When I was four I knew a lot of stories in which animals like Peter Rabbit or Uncle Wiggly talked to each other, so I assumed animals and birds had their own languages, and they should have a specific equivalent for every word in English. This began to bother me as I got older, because the doves never seemed to say anything else. I assumed "Hoo" in bird
language meant the same as "Who" in English, and doves and owls were inquiring about the identity of someone (I didn’t know the word, "homophone" then, so it was a logical idea). I also noticed that crows communicated with each other, but they only seemed to have only one word, "caw," in their vocabulary. It was a mystery. By the time I was six, I began to wonder if saying a
word with different degrees of emphasis or loudness might change its meaning. That didn’t make much sense to me, but it turned out to be a good guess; my granddaughter, who has been in China for three years, tells me many words in Mandarin are like that.
Time, of course, eventually took care of the language problem; as was foretold, when I was a child I thought as a child, but when I became a man I put away childish things. Becoming an ecologist requires that you study animal behavior, and I learned that most animal languages don’t have patterns of syntax that are comparable to human languages (the jury
is still out on a few cases, such as apes and dolphins). In addition to sounds (many of which are inaudible to us), animals communicate by posture, threats, submission, facial expression, odors….
So there I was, on the first day of spring, standing in the yard with pruners in one hand and a saw in the other, gazing at the fallen plum tree but actually seeing scenes from childhood, while my mind tried to make a list of the forms of animal communication. I always was a bit of a daydreamer, and aging has taken it to extremes. I think what brought me
back to consciousness was a cardinal, which was perched by the feeder and singing "whatCHEER whatCHEER whatCHEER" at the top of its voice. Translated into English, he was saying, "It’s spring and I feel absolutely great! This is my territory and you guys better stay out of it if you know what’s good for you! Ladies, come and look me over… you won’t find a better companion for
the summer!" Somewhere in the other direction a Carolina wren was sending the same message in Wren-ese, except that it sounded like "CHIRPITY CHIRPITY CHIRPITY." From further off I could hear mourning doves cooing, crows cawing, and blue jays and chickadees pronouncing their own names. Each was going at it in his own native tongue, and it would have sounded like the Tower of
Babel to the untrained ear; but the message was the same in every case, and it was coming through loud and clear to the intended audience.

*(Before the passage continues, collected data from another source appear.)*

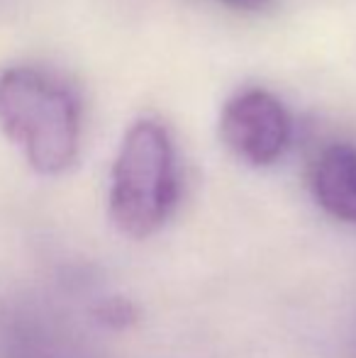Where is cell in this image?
I'll use <instances>...</instances> for the list:
<instances>
[{
    "mask_svg": "<svg viewBox=\"0 0 356 358\" xmlns=\"http://www.w3.org/2000/svg\"><path fill=\"white\" fill-rule=\"evenodd\" d=\"M0 127L42 176L69 171L81 149V105L57 76L34 66L0 73Z\"/></svg>",
    "mask_w": 356,
    "mask_h": 358,
    "instance_id": "cell-1",
    "label": "cell"
},
{
    "mask_svg": "<svg viewBox=\"0 0 356 358\" xmlns=\"http://www.w3.org/2000/svg\"><path fill=\"white\" fill-rule=\"evenodd\" d=\"M176 200L178 171L171 137L157 120H137L124 132L110 171V220L124 236L147 239L166 224Z\"/></svg>",
    "mask_w": 356,
    "mask_h": 358,
    "instance_id": "cell-2",
    "label": "cell"
},
{
    "mask_svg": "<svg viewBox=\"0 0 356 358\" xmlns=\"http://www.w3.org/2000/svg\"><path fill=\"white\" fill-rule=\"evenodd\" d=\"M220 137L244 164L271 166L290 144V115L269 90H242L225 103Z\"/></svg>",
    "mask_w": 356,
    "mask_h": 358,
    "instance_id": "cell-3",
    "label": "cell"
},
{
    "mask_svg": "<svg viewBox=\"0 0 356 358\" xmlns=\"http://www.w3.org/2000/svg\"><path fill=\"white\" fill-rule=\"evenodd\" d=\"M310 190L329 217L356 224V146H325L310 169Z\"/></svg>",
    "mask_w": 356,
    "mask_h": 358,
    "instance_id": "cell-4",
    "label": "cell"
},
{
    "mask_svg": "<svg viewBox=\"0 0 356 358\" xmlns=\"http://www.w3.org/2000/svg\"><path fill=\"white\" fill-rule=\"evenodd\" d=\"M98 320L110 329H127L137 322V310L129 300L124 297H110V300L100 302V307L95 310Z\"/></svg>",
    "mask_w": 356,
    "mask_h": 358,
    "instance_id": "cell-5",
    "label": "cell"
},
{
    "mask_svg": "<svg viewBox=\"0 0 356 358\" xmlns=\"http://www.w3.org/2000/svg\"><path fill=\"white\" fill-rule=\"evenodd\" d=\"M222 3L232 5L237 10H264L271 0H222Z\"/></svg>",
    "mask_w": 356,
    "mask_h": 358,
    "instance_id": "cell-6",
    "label": "cell"
}]
</instances>
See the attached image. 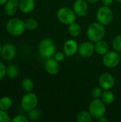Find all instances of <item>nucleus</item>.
Listing matches in <instances>:
<instances>
[{"mask_svg":"<svg viewBox=\"0 0 121 122\" xmlns=\"http://www.w3.org/2000/svg\"><path fill=\"white\" fill-rule=\"evenodd\" d=\"M35 1H39V0H35Z\"/></svg>","mask_w":121,"mask_h":122,"instance_id":"4c0bfd02","label":"nucleus"},{"mask_svg":"<svg viewBox=\"0 0 121 122\" xmlns=\"http://www.w3.org/2000/svg\"><path fill=\"white\" fill-rule=\"evenodd\" d=\"M99 85L103 90H111L115 86V78L110 73L102 74L98 79Z\"/></svg>","mask_w":121,"mask_h":122,"instance_id":"9b49d317","label":"nucleus"},{"mask_svg":"<svg viewBox=\"0 0 121 122\" xmlns=\"http://www.w3.org/2000/svg\"><path fill=\"white\" fill-rule=\"evenodd\" d=\"M73 10L78 16H86L88 11V3L86 0H76L73 4Z\"/></svg>","mask_w":121,"mask_h":122,"instance_id":"ddd939ff","label":"nucleus"},{"mask_svg":"<svg viewBox=\"0 0 121 122\" xmlns=\"http://www.w3.org/2000/svg\"><path fill=\"white\" fill-rule=\"evenodd\" d=\"M117 1H118L119 3H121V0H117Z\"/></svg>","mask_w":121,"mask_h":122,"instance_id":"e433bc0d","label":"nucleus"},{"mask_svg":"<svg viewBox=\"0 0 121 122\" xmlns=\"http://www.w3.org/2000/svg\"><path fill=\"white\" fill-rule=\"evenodd\" d=\"M35 6V0H19V9L24 14L31 13Z\"/></svg>","mask_w":121,"mask_h":122,"instance_id":"dca6fc26","label":"nucleus"},{"mask_svg":"<svg viewBox=\"0 0 121 122\" xmlns=\"http://www.w3.org/2000/svg\"><path fill=\"white\" fill-rule=\"evenodd\" d=\"M29 119L27 117L23 114H18L13 117L11 122H29Z\"/></svg>","mask_w":121,"mask_h":122,"instance_id":"c85d7f7f","label":"nucleus"},{"mask_svg":"<svg viewBox=\"0 0 121 122\" xmlns=\"http://www.w3.org/2000/svg\"><path fill=\"white\" fill-rule=\"evenodd\" d=\"M68 32L72 37H77L81 34V27L79 25V24H78L75 21L68 25Z\"/></svg>","mask_w":121,"mask_h":122,"instance_id":"aec40b11","label":"nucleus"},{"mask_svg":"<svg viewBox=\"0 0 121 122\" xmlns=\"http://www.w3.org/2000/svg\"><path fill=\"white\" fill-rule=\"evenodd\" d=\"M26 29L29 31H34L38 27V21L34 18H29L25 21Z\"/></svg>","mask_w":121,"mask_h":122,"instance_id":"393cba45","label":"nucleus"},{"mask_svg":"<svg viewBox=\"0 0 121 122\" xmlns=\"http://www.w3.org/2000/svg\"><path fill=\"white\" fill-rule=\"evenodd\" d=\"M63 52L68 57L73 56L78 52V44L77 41L73 39H68L63 44Z\"/></svg>","mask_w":121,"mask_h":122,"instance_id":"2eb2a0df","label":"nucleus"},{"mask_svg":"<svg viewBox=\"0 0 121 122\" xmlns=\"http://www.w3.org/2000/svg\"><path fill=\"white\" fill-rule=\"evenodd\" d=\"M96 19L99 23L104 26L109 25L113 19V13L112 9L108 6H101L96 12Z\"/></svg>","mask_w":121,"mask_h":122,"instance_id":"0eeeda50","label":"nucleus"},{"mask_svg":"<svg viewBox=\"0 0 121 122\" xmlns=\"http://www.w3.org/2000/svg\"><path fill=\"white\" fill-rule=\"evenodd\" d=\"M42 116V112L39 109L35 108L33 110L30 111L28 112V118L30 121H33V122H36L38 121L41 119Z\"/></svg>","mask_w":121,"mask_h":122,"instance_id":"b1692460","label":"nucleus"},{"mask_svg":"<svg viewBox=\"0 0 121 122\" xmlns=\"http://www.w3.org/2000/svg\"><path fill=\"white\" fill-rule=\"evenodd\" d=\"M105 34H106L105 26L101 24L98 21L91 24L88 27L87 36L88 39L93 43L102 40Z\"/></svg>","mask_w":121,"mask_h":122,"instance_id":"7ed1b4c3","label":"nucleus"},{"mask_svg":"<svg viewBox=\"0 0 121 122\" xmlns=\"http://www.w3.org/2000/svg\"><path fill=\"white\" fill-rule=\"evenodd\" d=\"M56 16L58 20L64 25H69L76 20V14L73 11V9L67 6L60 8L56 12Z\"/></svg>","mask_w":121,"mask_h":122,"instance_id":"20e7f679","label":"nucleus"},{"mask_svg":"<svg viewBox=\"0 0 121 122\" xmlns=\"http://www.w3.org/2000/svg\"><path fill=\"white\" fill-rule=\"evenodd\" d=\"M1 49H2V44L0 43V54H1Z\"/></svg>","mask_w":121,"mask_h":122,"instance_id":"c9c22d12","label":"nucleus"},{"mask_svg":"<svg viewBox=\"0 0 121 122\" xmlns=\"http://www.w3.org/2000/svg\"><path fill=\"white\" fill-rule=\"evenodd\" d=\"M101 1H102V3L103 5L108 6H110L114 2V0H101Z\"/></svg>","mask_w":121,"mask_h":122,"instance_id":"2f4dec72","label":"nucleus"},{"mask_svg":"<svg viewBox=\"0 0 121 122\" xmlns=\"http://www.w3.org/2000/svg\"><path fill=\"white\" fill-rule=\"evenodd\" d=\"M88 112L93 118L98 119L105 116L106 112V104L101 99H94L89 104Z\"/></svg>","mask_w":121,"mask_h":122,"instance_id":"39448f33","label":"nucleus"},{"mask_svg":"<svg viewBox=\"0 0 121 122\" xmlns=\"http://www.w3.org/2000/svg\"><path fill=\"white\" fill-rule=\"evenodd\" d=\"M98 121L100 122H108V118H106L105 116H103V117H101V118H99L98 119Z\"/></svg>","mask_w":121,"mask_h":122,"instance_id":"473e14b6","label":"nucleus"},{"mask_svg":"<svg viewBox=\"0 0 121 122\" xmlns=\"http://www.w3.org/2000/svg\"><path fill=\"white\" fill-rule=\"evenodd\" d=\"M112 47L113 50L121 52V34L117 35L115 36L112 41Z\"/></svg>","mask_w":121,"mask_h":122,"instance_id":"a878e982","label":"nucleus"},{"mask_svg":"<svg viewBox=\"0 0 121 122\" xmlns=\"http://www.w3.org/2000/svg\"><path fill=\"white\" fill-rule=\"evenodd\" d=\"M56 52V45L53 39L49 37L43 39L38 45V53L44 59L53 57Z\"/></svg>","mask_w":121,"mask_h":122,"instance_id":"f257e3e1","label":"nucleus"},{"mask_svg":"<svg viewBox=\"0 0 121 122\" xmlns=\"http://www.w3.org/2000/svg\"><path fill=\"white\" fill-rule=\"evenodd\" d=\"M99 0H86V1L89 4H96Z\"/></svg>","mask_w":121,"mask_h":122,"instance_id":"72a5a7b5","label":"nucleus"},{"mask_svg":"<svg viewBox=\"0 0 121 122\" xmlns=\"http://www.w3.org/2000/svg\"><path fill=\"white\" fill-rule=\"evenodd\" d=\"M66 56V54H65V53H64L63 51H56V52L55 53V54H54V56H53V58H54L56 61H58V62H61V61H62L64 60V59H65Z\"/></svg>","mask_w":121,"mask_h":122,"instance_id":"c756f323","label":"nucleus"},{"mask_svg":"<svg viewBox=\"0 0 121 122\" xmlns=\"http://www.w3.org/2000/svg\"><path fill=\"white\" fill-rule=\"evenodd\" d=\"M21 87L26 93L31 92L34 88V83L31 79L25 78L21 81Z\"/></svg>","mask_w":121,"mask_h":122,"instance_id":"5701e85b","label":"nucleus"},{"mask_svg":"<svg viewBox=\"0 0 121 122\" xmlns=\"http://www.w3.org/2000/svg\"><path fill=\"white\" fill-rule=\"evenodd\" d=\"M19 9V0H7L4 5V13L8 16H14Z\"/></svg>","mask_w":121,"mask_h":122,"instance_id":"4468645a","label":"nucleus"},{"mask_svg":"<svg viewBox=\"0 0 121 122\" xmlns=\"http://www.w3.org/2000/svg\"><path fill=\"white\" fill-rule=\"evenodd\" d=\"M19 74V69L15 64H11L6 66V76L11 79L17 78Z\"/></svg>","mask_w":121,"mask_h":122,"instance_id":"a211bd4d","label":"nucleus"},{"mask_svg":"<svg viewBox=\"0 0 121 122\" xmlns=\"http://www.w3.org/2000/svg\"><path fill=\"white\" fill-rule=\"evenodd\" d=\"M13 105L12 99L8 96H3L0 98V109L8 111Z\"/></svg>","mask_w":121,"mask_h":122,"instance_id":"6ab92c4d","label":"nucleus"},{"mask_svg":"<svg viewBox=\"0 0 121 122\" xmlns=\"http://www.w3.org/2000/svg\"><path fill=\"white\" fill-rule=\"evenodd\" d=\"M6 76V66L5 64L0 61V80L3 79Z\"/></svg>","mask_w":121,"mask_h":122,"instance_id":"7c9ffc66","label":"nucleus"},{"mask_svg":"<svg viewBox=\"0 0 121 122\" xmlns=\"http://www.w3.org/2000/svg\"><path fill=\"white\" fill-rule=\"evenodd\" d=\"M39 98L34 92H27L21 99V107L23 110L29 112L37 107Z\"/></svg>","mask_w":121,"mask_h":122,"instance_id":"423d86ee","label":"nucleus"},{"mask_svg":"<svg viewBox=\"0 0 121 122\" xmlns=\"http://www.w3.org/2000/svg\"><path fill=\"white\" fill-rule=\"evenodd\" d=\"M121 56L116 51H109L103 57V63L105 66L113 69L118 66L121 62Z\"/></svg>","mask_w":121,"mask_h":122,"instance_id":"6e6552de","label":"nucleus"},{"mask_svg":"<svg viewBox=\"0 0 121 122\" xmlns=\"http://www.w3.org/2000/svg\"><path fill=\"white\" fill-rule=\"evenodd\" d=\"M95 51V44L93 42L83 41L80 45H78V53L83 58H89L94 54Z\"/></svg>","mask_w":121,"mask_h":122,"instance_id":"9d476101","label":"nucleus"},{"mask_svg":"<svg viewBox=\"0 0 121 122\" xmlns=\"http://www.w3.org/2000/svg\"><path fill=\"white\" fill-rule=\"evenodd\" d=\"M44 67L45 71L50 75H57L61 69L59 62L53 57L45 59Z\"/></svg>","mask_w":121,"mask_h":122,"instance_id":"f8f14e48","label":"nucleus"},{"mask_svg":"<svg viewBox=\"0 0 121 122\" xmlns=\"http://www.w3.org/2000/svg\"><path fill=\"white\" fill-rule=\"evenodd\" d=\"M6 1H7V0H0V6L4 5Z\"/></svg>","mask_w":121,"mask_h":122,"instance_id":"f704fd0d","label":"nucleus"},{"mask_svg":"<svg viewBox=\"0 0 121 122\" xmlns=\"http://www.w3.org/2000/svg\"><path fill=\"white\" fill-rule=\"evenodd\" d=\"M1 58L7 61H12L16 55V47L12 42L7 41L2 45L0 54Z\"/></svg>","mask_w":121,"mask_h":122,"instance_id":"1a4fd4ad","label":"nucleus"},{"mask_svg":"<svg viewBox=\"0 0 121 122\" xmlns=\"http://www.w3.org/2000/svg\"><path fill=\"white\" fill-rule=\"evenodd\" d=\"M103 93V89L100 87H95L91 92V97L93 99H101Z\"/></svg>","mask_w":121,"mask_h":122,"instance_id":"bb28decb","label":"nucleus"},{"mask_svg":"<svg viewBox=\"0 0 121 122\" xmlns=\"http://www.w3.org/2000/svg\"><path fill=\"white\" fill-rule=\"evenodd\" d=\"M109 44L104 40H100L95 43V51L101 56L105 55L108 51H109Z\"/></svg>","mask_w":121,"mask_h":122,"instance_id":"f3484780","label":"nucleus"},{"mask_svg":"<svg viewBox=\"0 0 121 122\" xmlns=\"http://www.w3.org/2000/svg\"><path fill=\"white\" fill-rule=\"evenodd\" d=\"M9 114L7 111L0 109V122H11Z\"/></svg>","mask_w":121,"mask_h":122,"instance_id":"cd10ccee","label":"nucleus"},{"mask_svg":"<svg viewBox=\"0 0 121 122\" xmlns=\"http://www.w3.org/2000/svg\"><path fill=\"white\" fill-rule=\"evenodd\" d=\"M93 117L89 112L81 111L76 116V120L78 122H91L92 121Z\"/></svg>","mask_w":121,"mask_h":122,"instance_id":"4be33fe9","label":"nucleus"},{"mask_svg":"<svg viewBox=\"0 0 121 122\" xmlns=\"http://www.w3.org/2000/svg\"><path fill=\"white\" fill-rule=\"evenodd\" d=\"M6 29L8 34L12 36H20L26 31L25 21L18 17H12L6 24Z\"/></svg>","mask_w":121,"mask_h":122,"instance_id":"f03ea898","label":"nucleus"},{"mask_svg":"<svg viewBox=\"0 0 121 122\" xmlns=\"http://www.w3.org/2000/svg\"><path fill=\"white\" fill-rule=\"evenodd\" d=\"M101 99L106 104L110 105L115 101V95L111 90H104Z\"/></svg>","mask_w":121,"mask_h":122,"instance_id":"412c9836","label":"nucleus"}]
</instances>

I wasn’t wearing my hearing aid, so I could barely hear the voice of a white-throated sparrow; he was singing "Old… Sam… Peabody Peabody Peabody." Part of it was the same expression of exuberance and machismo as the cardinal’s song, but there is an added reminder: "Get the suitcases packed, folks; it’s almost time to be heading north again." It won’t be
long before all of them will be singing: "Get a move on with those worms, Albert; another egg just hatched!"
Winter is grudgingly trying to hang on; but spring is here, and if you watch and listen, everybody is celebrating. While I was standing there, the black squirrel appeared, and he was singing too, in the squirrel version of sign language… wagging his tail up and down and sending the message, "Look me over, Gals, I’m the best that ever was!" Seeing and
hearing that message in all those different languages is the best way I’ve found for slowing down the aging process. Get out there and try it.